*** Trecho do texto ***
A ecóloga Marlúcia Martins , pesquisadora do Museu Paraense Emílio Goeldi (MPEG), organização integrante do Mosaico do Gurupi, aponta que há também uma falta de orientação acerca das formas de proteção da vegetação secundária e aproveitamento do seu potencial na restauração desse passivo florestal do estado.
Outro problema, segundo ela, é a ausência de reconhecimento do Corredor Ecológico da Amazônia Maranhense no ZEE. A criação desse corredor foi reivindicada pelo Mosaico em nota técnica encaminhada ao Consema no decorrer das audiências públicas realizadas durante o planejamento do ZEE.
Corredor etnoambiental - Desde a sua criação, em 2014, o Mosaico do Gurupi desenvolve ações integradas para a conservação da Reserva Biológica (Rebio) Gurupi e as Terras Indígenas (T.I) Awá, Carú, Alto Turiaçu, Rio Pindaré, Araribóia e Alto Rio Guamá.
As florestas compreendidas por todo o território do Mosaico Gurupi abrigam 46 espécies de aves e mamíferos de especial interesse para conservação, incluindo espécies ameaçadas de extinção e endêmicas.
*** Trechos dos registros ***
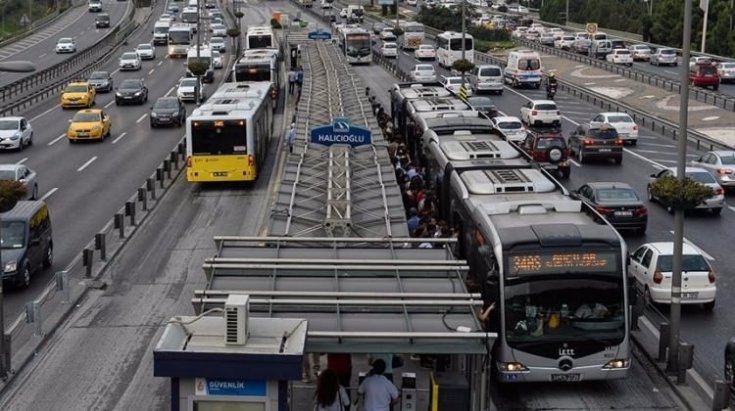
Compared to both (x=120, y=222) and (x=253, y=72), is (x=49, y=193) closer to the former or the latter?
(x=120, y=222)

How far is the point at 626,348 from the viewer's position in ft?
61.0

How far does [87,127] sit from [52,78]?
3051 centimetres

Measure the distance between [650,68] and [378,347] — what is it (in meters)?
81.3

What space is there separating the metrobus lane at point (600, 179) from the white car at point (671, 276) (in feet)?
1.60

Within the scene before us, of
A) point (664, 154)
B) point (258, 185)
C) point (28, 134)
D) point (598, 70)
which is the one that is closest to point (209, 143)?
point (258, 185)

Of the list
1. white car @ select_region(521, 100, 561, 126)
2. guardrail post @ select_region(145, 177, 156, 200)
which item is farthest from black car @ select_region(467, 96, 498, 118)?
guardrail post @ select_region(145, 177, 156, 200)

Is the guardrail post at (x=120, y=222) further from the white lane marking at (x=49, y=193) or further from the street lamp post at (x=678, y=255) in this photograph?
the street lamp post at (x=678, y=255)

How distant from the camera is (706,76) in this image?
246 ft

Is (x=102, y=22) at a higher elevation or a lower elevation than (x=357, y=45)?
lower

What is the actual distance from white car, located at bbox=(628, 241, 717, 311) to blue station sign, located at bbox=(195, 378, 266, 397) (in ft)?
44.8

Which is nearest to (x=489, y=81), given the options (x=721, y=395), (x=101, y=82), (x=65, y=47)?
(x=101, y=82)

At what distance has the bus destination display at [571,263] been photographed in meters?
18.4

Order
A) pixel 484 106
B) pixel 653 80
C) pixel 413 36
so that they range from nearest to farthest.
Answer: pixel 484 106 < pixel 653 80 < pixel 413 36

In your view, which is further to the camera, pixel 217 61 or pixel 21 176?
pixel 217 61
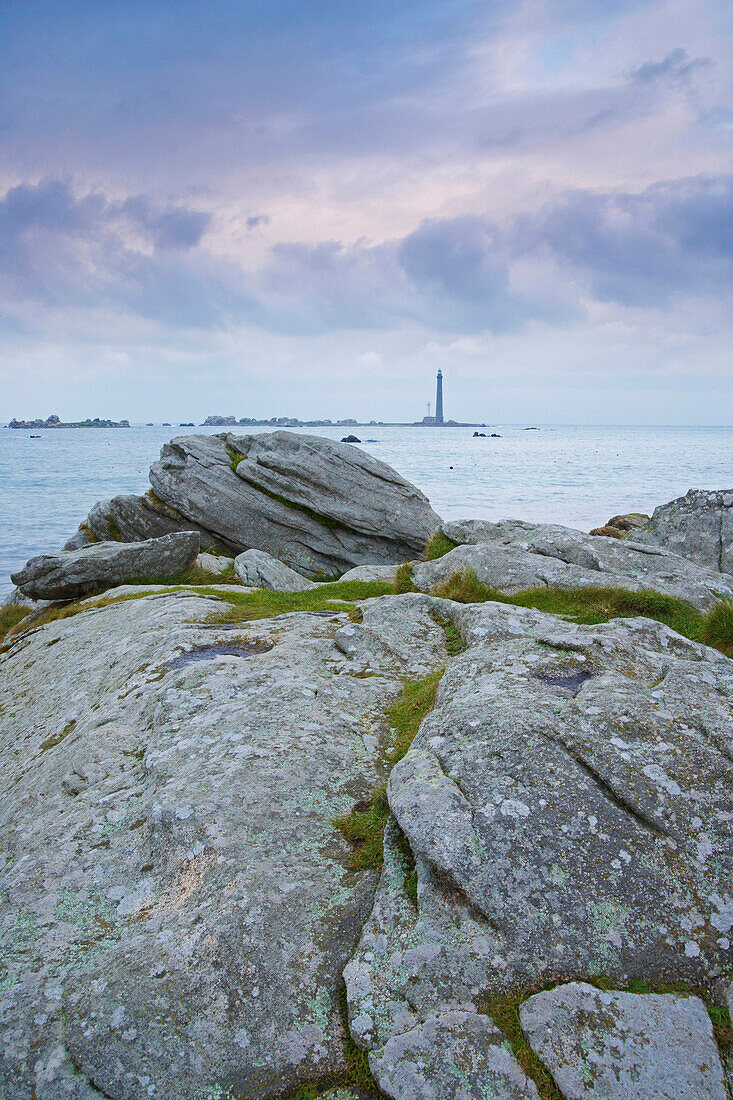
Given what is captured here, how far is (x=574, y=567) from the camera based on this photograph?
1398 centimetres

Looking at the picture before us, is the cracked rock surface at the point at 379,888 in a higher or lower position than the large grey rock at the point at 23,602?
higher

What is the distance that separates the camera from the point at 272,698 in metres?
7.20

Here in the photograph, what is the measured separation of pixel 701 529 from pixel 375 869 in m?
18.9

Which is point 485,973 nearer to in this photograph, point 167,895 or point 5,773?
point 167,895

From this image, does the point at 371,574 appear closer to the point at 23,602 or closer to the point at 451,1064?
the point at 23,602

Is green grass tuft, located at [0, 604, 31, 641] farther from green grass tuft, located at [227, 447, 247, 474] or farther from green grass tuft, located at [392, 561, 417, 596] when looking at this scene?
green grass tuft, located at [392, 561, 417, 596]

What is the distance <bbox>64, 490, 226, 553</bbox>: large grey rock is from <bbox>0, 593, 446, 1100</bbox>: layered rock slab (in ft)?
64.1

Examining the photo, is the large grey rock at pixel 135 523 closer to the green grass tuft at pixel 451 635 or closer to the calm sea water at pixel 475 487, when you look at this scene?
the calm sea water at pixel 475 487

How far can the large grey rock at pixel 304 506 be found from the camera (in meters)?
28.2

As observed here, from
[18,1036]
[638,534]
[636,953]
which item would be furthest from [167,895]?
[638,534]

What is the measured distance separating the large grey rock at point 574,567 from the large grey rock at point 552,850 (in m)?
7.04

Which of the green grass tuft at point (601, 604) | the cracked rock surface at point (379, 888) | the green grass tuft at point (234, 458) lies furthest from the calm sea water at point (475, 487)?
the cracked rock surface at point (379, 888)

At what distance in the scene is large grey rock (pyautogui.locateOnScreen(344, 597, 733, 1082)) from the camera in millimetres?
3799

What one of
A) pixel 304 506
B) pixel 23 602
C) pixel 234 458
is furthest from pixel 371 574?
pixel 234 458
***
* [Tarefas a cumprir]
- A) Segundo o texto sobre o Mosaico do Gurupi, quantas espécies de aves e mamíferos de especial interesse para conservação as florestas do Mosaico abrigam?
- B) Reproduza o trecho do texto sobre o Mosaico do Gurupi de "A ecóloga Marlúcia" até "planejamento do ZEE.".

* [Soluções dos problemas]
- A) 46 espécies.

- B)
A ecóloga Marlúcia Martins , pesquisadora do Museu Paraense Emílio Goeldi (MPEG), organização integrante do Mosaico do Gurupi, aponta que há também uma falta de orientação acerca das formas de proteção da vegetação secundária e aproveitamento do seu potencial na restauração desse passivo florestal do estado.
Outro problema, segundo ela, é a ausência de reconhecimento do Corredor Ecológico da Amazônia Maranhense no ZEE. A criação desse corredor foi reivindicada pelo Mosaico em nota técnica encaminhada ao Consema no decorrer das audiências públicas realizadas durante o planejamento do ZEE.